A negative decision by the EMA suggests European regulators are taking a decidedly different view toward the risk-reward ratio the FDA weighed (pun intended) in approving the Vivus pill. Fighting fat is a key priority in the US, where the percentage of obese Americans, which is already a hefty 36 percent, is expected to swell to 42 percent by 2030. And by then, 11 percent could be severely obese, which is deemed to be about 100 or more pounds over a healthy weight, compared with 6 percent two years ago, according to a recent study in the American Journal of Preventive Medicine (look here).
In choosing to approve the Vivus pill, the FDA was convinced to overcome concerns about cardiovascular and teratogenic risks – specifically, cleft palates – which prompted the agency to reject the drug in 2010. To combat such worries, the agency recommended heart rate monitoring for all patients, especially when starting the drug or increasing the dose, and required a Risk Evaluation and Mitigation Strategy, or REMS, program for the pill (read here).
Nonetheless, Vivus retains an advantage over its rivals simply because it is available. Arena Pharmaceuticals is not expected to make its Belviq pill available until it is listed on the US Drug Enforcement Agency schedule for controlled substances, which can take up to six months. And Contrave, which is being developed by Orexigen Therapeutics, faces a prolonged regulatory hurdle and is scrambling to complete a large cardiovascular study that may yield FDA approval for its Contrave pill, but not until 2014 (read more here).
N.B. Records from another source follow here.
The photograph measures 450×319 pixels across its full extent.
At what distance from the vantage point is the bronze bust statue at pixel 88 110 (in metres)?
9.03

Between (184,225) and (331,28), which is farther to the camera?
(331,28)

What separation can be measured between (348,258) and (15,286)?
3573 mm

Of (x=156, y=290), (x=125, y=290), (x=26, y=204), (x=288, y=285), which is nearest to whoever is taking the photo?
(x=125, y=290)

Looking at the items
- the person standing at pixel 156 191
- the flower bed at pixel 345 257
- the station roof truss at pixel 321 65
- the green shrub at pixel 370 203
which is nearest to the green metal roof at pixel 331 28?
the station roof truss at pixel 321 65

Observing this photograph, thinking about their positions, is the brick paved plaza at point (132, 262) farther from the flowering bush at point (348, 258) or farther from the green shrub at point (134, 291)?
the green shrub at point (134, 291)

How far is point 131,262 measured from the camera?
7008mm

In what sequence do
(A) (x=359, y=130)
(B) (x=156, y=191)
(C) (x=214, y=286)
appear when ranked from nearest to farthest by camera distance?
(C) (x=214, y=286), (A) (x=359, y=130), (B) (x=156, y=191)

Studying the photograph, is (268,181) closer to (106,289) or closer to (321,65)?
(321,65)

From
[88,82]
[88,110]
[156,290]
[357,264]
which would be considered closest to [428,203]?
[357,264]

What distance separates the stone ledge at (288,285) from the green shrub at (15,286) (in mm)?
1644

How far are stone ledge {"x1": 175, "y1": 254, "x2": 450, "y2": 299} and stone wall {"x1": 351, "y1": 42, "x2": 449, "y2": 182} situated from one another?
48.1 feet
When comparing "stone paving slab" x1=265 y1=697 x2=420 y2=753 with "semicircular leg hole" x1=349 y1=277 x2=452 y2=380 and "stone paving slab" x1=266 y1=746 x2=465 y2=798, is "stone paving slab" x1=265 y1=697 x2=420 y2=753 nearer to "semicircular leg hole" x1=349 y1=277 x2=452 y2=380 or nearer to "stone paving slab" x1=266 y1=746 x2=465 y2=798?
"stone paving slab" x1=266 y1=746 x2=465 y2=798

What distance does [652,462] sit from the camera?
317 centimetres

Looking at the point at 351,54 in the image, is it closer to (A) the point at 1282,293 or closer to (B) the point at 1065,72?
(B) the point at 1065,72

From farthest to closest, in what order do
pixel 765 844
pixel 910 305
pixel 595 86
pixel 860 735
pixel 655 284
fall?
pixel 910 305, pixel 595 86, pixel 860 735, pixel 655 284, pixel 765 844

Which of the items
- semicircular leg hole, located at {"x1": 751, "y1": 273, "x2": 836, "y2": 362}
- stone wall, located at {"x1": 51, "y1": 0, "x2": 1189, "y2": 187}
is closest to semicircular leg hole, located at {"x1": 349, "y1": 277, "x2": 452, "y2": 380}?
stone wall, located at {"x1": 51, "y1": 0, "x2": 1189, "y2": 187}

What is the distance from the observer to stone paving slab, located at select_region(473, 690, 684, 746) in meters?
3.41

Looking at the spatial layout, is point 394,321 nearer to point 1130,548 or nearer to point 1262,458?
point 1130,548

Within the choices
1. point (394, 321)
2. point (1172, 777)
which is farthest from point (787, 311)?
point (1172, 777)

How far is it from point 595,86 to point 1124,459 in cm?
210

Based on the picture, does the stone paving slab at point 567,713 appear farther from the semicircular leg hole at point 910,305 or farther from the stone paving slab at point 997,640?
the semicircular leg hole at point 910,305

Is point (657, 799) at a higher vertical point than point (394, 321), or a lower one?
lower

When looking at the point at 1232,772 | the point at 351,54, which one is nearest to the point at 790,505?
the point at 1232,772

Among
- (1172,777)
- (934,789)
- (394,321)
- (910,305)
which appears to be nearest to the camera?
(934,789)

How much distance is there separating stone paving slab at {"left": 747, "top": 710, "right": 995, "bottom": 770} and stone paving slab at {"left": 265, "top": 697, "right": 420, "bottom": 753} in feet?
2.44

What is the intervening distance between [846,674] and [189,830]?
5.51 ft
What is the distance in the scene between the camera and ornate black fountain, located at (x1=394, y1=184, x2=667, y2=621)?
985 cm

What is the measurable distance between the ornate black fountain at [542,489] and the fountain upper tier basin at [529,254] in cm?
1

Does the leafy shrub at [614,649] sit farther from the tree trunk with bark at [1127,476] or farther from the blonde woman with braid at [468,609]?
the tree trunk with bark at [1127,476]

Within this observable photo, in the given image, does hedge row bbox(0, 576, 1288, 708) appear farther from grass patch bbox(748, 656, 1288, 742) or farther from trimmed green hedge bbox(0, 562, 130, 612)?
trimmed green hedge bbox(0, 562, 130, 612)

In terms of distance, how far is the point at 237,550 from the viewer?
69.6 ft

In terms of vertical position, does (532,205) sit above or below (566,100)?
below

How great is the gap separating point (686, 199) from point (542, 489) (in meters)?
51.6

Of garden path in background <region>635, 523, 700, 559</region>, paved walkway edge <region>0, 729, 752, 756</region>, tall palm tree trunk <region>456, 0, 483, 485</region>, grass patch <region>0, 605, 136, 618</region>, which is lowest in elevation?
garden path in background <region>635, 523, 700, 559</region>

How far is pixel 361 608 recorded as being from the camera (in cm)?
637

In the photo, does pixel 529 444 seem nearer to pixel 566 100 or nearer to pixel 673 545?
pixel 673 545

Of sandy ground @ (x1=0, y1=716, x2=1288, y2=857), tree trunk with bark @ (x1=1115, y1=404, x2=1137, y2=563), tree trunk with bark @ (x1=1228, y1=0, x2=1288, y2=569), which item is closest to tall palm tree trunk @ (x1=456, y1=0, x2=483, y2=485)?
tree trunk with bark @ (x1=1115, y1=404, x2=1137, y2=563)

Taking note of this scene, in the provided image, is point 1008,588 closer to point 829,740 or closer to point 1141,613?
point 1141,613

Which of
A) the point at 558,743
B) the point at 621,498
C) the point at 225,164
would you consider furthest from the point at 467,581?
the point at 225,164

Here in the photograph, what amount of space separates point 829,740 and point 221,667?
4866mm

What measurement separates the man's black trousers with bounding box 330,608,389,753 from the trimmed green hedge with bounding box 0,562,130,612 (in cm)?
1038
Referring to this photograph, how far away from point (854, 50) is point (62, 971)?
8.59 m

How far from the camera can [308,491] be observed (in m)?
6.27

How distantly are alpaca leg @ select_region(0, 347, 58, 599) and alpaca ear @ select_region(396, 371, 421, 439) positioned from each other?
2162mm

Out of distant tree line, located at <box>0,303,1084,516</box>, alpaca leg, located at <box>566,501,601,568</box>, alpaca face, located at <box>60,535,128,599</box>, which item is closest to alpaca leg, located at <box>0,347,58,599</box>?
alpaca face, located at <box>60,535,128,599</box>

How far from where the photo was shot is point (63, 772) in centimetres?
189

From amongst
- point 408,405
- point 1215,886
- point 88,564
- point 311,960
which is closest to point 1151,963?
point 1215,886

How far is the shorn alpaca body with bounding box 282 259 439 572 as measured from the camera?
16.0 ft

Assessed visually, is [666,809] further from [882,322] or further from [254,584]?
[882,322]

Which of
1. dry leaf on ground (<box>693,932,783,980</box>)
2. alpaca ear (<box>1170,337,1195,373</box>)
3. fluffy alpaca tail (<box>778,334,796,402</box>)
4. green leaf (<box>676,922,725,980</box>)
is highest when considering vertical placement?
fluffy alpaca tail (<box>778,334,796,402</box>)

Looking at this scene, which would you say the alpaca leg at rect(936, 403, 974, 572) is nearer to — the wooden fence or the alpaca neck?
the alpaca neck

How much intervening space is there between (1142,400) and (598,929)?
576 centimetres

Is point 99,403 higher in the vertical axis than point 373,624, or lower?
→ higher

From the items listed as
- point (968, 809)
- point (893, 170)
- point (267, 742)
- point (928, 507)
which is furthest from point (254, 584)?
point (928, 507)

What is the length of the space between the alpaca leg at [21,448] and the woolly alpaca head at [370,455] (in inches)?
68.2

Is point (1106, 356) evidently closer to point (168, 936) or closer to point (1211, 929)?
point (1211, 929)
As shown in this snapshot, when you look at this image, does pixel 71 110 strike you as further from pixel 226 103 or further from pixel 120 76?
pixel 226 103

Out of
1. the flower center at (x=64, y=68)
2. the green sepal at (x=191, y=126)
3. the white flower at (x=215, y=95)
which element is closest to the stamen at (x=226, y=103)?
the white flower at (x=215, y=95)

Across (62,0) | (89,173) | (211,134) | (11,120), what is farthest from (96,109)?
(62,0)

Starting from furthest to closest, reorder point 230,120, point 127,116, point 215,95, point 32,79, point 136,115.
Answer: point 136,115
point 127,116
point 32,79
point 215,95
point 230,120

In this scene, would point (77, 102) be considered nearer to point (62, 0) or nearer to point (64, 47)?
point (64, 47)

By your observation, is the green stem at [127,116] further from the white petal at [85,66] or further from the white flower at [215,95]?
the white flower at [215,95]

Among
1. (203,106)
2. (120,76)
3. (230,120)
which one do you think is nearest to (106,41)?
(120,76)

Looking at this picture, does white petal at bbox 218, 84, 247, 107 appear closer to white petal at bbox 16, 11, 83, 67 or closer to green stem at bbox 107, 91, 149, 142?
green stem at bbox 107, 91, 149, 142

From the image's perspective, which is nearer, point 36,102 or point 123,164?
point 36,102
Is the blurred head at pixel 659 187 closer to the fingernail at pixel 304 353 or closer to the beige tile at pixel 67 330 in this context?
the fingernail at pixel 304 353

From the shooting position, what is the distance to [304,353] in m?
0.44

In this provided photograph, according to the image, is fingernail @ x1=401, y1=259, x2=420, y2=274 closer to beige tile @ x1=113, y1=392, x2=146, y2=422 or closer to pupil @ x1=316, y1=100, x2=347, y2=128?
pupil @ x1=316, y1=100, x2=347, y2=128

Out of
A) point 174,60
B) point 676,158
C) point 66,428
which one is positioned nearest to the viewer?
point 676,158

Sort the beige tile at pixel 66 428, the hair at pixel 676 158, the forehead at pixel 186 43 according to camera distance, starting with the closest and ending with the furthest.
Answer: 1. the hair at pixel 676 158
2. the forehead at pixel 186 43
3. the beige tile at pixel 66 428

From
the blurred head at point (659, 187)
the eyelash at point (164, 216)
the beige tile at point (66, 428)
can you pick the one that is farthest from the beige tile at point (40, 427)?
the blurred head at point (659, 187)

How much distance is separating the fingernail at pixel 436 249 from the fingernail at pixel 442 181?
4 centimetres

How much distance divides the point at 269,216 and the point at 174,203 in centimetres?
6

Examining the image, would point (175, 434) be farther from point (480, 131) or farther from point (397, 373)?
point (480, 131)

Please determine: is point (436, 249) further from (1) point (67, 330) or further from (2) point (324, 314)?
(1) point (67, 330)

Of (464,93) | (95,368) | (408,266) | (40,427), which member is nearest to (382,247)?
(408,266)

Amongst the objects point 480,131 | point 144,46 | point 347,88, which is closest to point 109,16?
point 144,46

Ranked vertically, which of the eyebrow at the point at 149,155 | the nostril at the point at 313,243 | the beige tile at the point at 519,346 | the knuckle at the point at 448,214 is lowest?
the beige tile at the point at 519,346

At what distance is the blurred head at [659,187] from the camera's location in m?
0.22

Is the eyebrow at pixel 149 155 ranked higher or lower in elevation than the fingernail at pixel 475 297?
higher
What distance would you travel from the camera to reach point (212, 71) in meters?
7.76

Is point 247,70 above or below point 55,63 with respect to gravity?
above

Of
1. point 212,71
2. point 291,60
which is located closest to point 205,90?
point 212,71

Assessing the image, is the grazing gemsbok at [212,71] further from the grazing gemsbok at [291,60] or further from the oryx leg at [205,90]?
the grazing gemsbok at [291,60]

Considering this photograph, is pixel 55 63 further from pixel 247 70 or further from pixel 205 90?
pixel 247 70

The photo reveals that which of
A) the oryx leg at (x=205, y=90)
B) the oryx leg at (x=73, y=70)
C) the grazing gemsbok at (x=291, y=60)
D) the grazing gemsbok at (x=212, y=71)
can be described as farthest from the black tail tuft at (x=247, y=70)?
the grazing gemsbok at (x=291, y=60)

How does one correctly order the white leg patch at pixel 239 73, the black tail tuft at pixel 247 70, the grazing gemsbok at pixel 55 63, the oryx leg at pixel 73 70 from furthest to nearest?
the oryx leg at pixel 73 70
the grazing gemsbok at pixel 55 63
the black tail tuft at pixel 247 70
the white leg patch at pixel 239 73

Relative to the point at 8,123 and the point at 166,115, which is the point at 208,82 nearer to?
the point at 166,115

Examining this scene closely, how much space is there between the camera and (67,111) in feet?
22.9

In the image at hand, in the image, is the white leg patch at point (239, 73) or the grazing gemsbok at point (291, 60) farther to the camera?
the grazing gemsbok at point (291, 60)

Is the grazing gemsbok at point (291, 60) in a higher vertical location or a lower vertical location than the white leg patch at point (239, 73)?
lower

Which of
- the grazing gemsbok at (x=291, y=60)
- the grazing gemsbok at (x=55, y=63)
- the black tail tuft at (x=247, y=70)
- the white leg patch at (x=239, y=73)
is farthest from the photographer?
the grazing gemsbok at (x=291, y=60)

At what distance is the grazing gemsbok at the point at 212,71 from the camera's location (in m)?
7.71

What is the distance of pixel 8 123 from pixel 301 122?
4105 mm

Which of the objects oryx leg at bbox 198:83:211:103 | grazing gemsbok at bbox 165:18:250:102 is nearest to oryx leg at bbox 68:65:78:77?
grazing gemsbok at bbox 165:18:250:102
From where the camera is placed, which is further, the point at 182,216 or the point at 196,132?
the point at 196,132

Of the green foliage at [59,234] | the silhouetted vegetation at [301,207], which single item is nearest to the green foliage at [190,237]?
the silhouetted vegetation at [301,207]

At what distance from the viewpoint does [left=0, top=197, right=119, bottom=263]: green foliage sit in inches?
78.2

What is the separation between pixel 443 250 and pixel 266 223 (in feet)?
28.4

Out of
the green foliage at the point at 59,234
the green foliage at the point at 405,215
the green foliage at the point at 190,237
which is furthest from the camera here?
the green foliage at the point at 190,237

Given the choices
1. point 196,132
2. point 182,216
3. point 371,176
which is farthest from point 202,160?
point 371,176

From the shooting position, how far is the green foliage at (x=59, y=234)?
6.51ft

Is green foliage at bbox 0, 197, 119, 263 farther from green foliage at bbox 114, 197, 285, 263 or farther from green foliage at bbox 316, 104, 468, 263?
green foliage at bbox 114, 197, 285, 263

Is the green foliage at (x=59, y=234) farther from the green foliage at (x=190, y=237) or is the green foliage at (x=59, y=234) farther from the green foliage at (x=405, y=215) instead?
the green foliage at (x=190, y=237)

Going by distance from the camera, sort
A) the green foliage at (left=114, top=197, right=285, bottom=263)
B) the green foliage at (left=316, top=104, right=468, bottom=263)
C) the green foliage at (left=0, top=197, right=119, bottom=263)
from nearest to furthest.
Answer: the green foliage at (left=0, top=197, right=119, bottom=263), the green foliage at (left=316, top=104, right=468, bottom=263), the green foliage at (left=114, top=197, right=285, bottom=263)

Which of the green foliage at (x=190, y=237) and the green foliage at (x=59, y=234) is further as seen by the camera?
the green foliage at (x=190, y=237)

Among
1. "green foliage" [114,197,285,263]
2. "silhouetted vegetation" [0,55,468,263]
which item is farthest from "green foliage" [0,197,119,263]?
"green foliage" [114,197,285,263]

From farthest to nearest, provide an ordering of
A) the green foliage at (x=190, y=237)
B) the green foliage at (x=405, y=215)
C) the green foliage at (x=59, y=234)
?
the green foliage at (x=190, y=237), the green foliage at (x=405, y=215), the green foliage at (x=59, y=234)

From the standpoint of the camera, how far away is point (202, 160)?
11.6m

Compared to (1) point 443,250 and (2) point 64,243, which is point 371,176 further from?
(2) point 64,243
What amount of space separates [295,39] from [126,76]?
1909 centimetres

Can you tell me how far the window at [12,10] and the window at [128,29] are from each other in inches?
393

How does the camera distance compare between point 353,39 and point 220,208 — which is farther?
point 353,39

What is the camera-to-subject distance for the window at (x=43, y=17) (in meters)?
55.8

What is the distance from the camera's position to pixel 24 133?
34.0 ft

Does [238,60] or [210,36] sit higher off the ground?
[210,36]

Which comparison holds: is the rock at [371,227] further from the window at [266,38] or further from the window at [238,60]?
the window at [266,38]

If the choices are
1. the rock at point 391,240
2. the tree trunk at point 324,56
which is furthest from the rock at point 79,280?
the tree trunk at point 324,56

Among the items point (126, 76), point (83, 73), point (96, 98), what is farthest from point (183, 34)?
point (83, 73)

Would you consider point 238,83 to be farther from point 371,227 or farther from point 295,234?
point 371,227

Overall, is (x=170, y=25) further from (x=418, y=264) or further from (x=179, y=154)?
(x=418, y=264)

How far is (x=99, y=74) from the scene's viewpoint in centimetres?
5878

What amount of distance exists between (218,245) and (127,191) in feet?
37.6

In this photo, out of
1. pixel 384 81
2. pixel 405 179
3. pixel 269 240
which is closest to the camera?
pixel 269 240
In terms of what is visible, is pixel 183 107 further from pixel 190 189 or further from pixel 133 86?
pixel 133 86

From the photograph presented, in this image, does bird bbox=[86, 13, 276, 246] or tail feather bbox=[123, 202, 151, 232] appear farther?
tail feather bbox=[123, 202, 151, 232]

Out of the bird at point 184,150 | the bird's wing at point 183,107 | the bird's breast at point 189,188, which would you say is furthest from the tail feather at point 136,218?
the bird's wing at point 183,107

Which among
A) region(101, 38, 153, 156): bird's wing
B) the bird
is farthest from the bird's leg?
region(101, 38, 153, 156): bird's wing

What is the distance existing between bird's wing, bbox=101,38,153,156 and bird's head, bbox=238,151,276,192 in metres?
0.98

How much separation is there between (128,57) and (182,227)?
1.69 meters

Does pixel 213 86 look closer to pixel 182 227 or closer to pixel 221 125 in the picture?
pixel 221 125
Meanwhile, another Wall Street analyst believes doctors are excited about the new crop of diet drugs. After attending the annual Obesity Conference in Texas this weekend, "our main impression from the meeting is that obesity specialists are excited and willing to try the two new agents that were recently approved," he writes Cowen analyst Simos Simeonidis in an investor note today. About 70 percent to 75 percent of the physicians that he spoke with said they would use Qsymia right away and the same for Belviq, once it becomes available. He adds that about 30 percent of those physicians have signed up on the Qsymia website and had become certified, a reference to the REMS program.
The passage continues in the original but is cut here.